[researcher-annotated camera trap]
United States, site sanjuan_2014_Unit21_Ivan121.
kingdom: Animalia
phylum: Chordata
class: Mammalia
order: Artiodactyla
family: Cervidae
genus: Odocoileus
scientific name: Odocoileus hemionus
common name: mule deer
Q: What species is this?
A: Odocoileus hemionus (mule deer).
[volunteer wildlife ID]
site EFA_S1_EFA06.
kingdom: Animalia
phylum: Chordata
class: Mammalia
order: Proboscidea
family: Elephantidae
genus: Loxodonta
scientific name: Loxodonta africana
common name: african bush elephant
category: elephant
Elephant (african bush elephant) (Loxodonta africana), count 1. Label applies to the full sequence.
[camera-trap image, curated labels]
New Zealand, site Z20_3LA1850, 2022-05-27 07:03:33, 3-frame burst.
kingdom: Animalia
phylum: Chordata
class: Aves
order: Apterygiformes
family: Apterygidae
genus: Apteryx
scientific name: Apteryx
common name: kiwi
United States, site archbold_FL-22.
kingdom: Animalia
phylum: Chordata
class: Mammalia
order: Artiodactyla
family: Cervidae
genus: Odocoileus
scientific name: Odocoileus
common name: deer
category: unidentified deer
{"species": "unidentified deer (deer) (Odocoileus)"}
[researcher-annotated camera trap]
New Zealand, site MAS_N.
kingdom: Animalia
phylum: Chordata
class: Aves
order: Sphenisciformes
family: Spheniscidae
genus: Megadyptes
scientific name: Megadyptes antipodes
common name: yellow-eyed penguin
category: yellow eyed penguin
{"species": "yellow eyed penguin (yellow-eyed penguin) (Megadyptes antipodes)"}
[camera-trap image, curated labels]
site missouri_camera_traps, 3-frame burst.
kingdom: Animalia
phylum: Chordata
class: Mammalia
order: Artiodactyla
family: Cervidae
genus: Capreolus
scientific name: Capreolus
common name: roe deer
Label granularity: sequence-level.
^^^^
▶ About this exercise
Across all the records, find the lines containing the word "frame" and reproduce each one.

▶ Result for this exercise
New Zealand, site Z20_3LA1850, 2022-05-27 07:03:33, 3-frame burst.
site missouri_camera_traps, 3-frame burst.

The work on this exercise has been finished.